There’s a mix of historical and contemporary cases, from Lizzie Borden, Harry Houdini, and the “Unknown Child” who died aboard the Titanic, to Rolling Stones co-founder Brian Jones, actress Brittany Murphy, and Colombian drug kingpin Pablo Escobar. The Borden case is, of course, quite famous, and even though Lizzie was acquitted, questions have always remained about whether she was actually guilty. Fitzharris gets physical in the segment, taking a small axe to a ballistic gel body and then analyzing the damage and blood spatter with Hook’s help.

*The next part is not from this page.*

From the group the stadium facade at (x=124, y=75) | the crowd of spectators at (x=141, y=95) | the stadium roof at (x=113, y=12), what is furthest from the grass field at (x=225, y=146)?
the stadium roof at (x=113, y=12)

“They’re fantastic—they react just like human bodies,” she said of the synthetic cadavers, confessing, “It was a lot harder to break through the skull than I could have imagined.”
I won’t spoil the “verdict,” but even though Fitzharris takes her own stand, she acknowledges that there is very little surviving forensic evidence, given that the murders were committed in 1892. “People will debate this to the end of time,” she said. “But one of the things that bothers me about Lizzie Borden is that, when she died, she requested that her body be buried next to her father, and in fact it is. So if she did [the murders], that is a very uncomfortable level of psychopathy.”
RIP Brittany Murphy
The relative recency of Brittany Murphy’s tragic death in 2009 posed a different kind of challenge. “I’m a historian used to dealing with the very dead, not the recently dead, and I wanted to ensure that we did this in a respectful way,” said Fitzharris.
There’s more of a debunking emphasis in the Murphy episode, including a revelatory interview with Murphy’s mother-in-law. “There were so many conspiracy theories that sprung up, because she died under very strange circumstances,” said Fitzharris. “And her husband died just a few months later under almost identical circumstances in the same house, in the same room.” She hopes the episode will help put those crazier theories to rest.
It remains to be seen whether The Curious Life and Death Of… will get a second season, but if so, there are plenty of other famous cases Fitzharris is keen to revisit—like the Old West outlaw Jesse James, for instance, or the labyrinthine conspiracy theories surrounding the assassination of President John F. Kennedy in 1963—assuming she can uncover new knowledge or a fresh angle.
“I’m not shocked that people are attracted to these kinds of stories, even today,” said Fitzharris about the human tendency toward morbid curiosity, particularly when it comes to shocking deaths. “We’re not really exposed to death in the same way that we once might have been, so there is a natural curiosity about it. We gravitate toward shows like this for that reason. But I hope it’s more than just your typical true-crime show. It’s a bit of forensic science, a bit of true crime, a bit of weird history. And hopefully we can give a much more nuanced view of each of these cases.”
New episodes of The Curious Life and Death of… air on Sunday nights at 9pm on the Smithsonian Channel through October 11, 2020. Episodes that have already aired are available for streaming on Amazon Prime.